Cloud Providers
Detailed guide to cloud LLM providers — OpenAI, Anthropic, Google, xAI, DeepSeek, Mistral, Cohere, and OpenRouter — with pricing, model specs, and configuration.
Each cloud provider is accessed through LiteLLM using the provider/model-name format. Set your API key and model in environment variables.
OpenAI
The most widely used LLM provider with a broad ecosystem and fast release cadence.
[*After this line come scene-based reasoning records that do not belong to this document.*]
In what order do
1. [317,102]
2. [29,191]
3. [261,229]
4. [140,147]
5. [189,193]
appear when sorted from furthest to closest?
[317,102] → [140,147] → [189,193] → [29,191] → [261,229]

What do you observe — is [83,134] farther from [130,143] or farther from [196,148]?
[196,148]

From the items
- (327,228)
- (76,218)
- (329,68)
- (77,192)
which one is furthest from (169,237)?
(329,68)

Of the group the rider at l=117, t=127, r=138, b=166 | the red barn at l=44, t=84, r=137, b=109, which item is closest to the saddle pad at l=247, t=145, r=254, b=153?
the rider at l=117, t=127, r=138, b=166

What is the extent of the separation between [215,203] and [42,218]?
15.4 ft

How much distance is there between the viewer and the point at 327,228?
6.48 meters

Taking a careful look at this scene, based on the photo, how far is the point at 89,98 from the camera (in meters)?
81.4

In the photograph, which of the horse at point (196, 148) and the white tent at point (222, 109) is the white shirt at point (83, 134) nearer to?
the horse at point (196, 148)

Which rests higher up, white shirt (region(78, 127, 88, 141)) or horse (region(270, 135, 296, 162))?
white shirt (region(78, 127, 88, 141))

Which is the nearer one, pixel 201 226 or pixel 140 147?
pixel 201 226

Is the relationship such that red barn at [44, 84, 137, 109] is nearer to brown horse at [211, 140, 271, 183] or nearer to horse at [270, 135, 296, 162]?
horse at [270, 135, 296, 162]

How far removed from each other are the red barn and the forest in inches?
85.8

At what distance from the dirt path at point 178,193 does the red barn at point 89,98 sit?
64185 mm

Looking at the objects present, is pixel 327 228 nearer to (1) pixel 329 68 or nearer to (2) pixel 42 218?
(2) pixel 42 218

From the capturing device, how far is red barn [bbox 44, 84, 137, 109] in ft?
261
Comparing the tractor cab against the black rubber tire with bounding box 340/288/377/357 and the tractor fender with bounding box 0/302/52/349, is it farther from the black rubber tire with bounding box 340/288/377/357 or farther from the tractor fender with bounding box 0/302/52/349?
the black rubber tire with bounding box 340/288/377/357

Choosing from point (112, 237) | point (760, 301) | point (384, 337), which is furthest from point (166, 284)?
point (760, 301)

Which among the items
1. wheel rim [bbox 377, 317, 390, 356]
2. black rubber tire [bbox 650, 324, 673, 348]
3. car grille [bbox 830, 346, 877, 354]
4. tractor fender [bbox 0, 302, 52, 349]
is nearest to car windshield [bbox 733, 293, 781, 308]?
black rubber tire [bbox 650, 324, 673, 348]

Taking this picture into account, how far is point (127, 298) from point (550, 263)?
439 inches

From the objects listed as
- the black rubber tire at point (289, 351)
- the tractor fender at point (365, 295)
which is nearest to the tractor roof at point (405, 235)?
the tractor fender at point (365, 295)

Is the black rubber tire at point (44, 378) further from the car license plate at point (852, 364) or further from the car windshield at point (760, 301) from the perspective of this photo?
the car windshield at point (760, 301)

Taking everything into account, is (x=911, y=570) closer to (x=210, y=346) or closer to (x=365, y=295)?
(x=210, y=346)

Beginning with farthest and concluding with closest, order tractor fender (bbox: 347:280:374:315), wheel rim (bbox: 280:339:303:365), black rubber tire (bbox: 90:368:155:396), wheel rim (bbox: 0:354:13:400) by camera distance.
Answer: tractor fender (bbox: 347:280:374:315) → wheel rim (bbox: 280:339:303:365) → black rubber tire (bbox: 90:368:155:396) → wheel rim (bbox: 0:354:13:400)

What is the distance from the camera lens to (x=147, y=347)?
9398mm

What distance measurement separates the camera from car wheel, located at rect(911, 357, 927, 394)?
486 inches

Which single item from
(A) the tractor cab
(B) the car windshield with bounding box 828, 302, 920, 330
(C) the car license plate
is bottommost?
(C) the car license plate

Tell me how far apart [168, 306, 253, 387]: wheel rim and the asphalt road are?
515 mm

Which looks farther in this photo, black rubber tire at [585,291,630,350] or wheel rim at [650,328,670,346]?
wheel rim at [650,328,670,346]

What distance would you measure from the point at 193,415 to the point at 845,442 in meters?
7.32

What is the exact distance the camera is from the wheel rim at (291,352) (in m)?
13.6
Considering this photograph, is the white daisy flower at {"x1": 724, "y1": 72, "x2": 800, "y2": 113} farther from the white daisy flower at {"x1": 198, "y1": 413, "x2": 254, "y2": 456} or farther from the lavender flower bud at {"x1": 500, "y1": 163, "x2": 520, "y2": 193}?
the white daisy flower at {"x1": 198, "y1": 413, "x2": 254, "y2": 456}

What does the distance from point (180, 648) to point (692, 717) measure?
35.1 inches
The GPT-5 family launched in early 2025 and the GPT-4.1 series offers the largest context windows at 1M tokens.
Models
| Model | Context | Input $/M | Output $/M | Notes |
|---|---|---|---|---|
gpt-5 | 400K | $1.25 | $10.00 | Flagship model, strongest reasoning |
gpt-5-mini | 400K | $0.125 | $1.00 | Best value for most tasks |
gpt-5-nano | 400K | $0.05 | $0.40 | Ultra-cheap for high-volume classification |
gpt-4.1 | 1M | $2.00 | $8.00 | Largest context window, code-optimized |
gpt-4.1-mini | 1M | $0.40 | $1.60 | 1M context at low cost |
GPT-4o is legacy and no longer recommended for new deployments.
Configuration
OPENAI_API_KEY=sk-...
LITELLM_MODEL=openai/gpt-5-miniStrengths for support
- Excellent function calling for structured data extraction
- Fast response times for real-time chat
- Batch API available at 50% discount for async tasks (triage, QA scoring)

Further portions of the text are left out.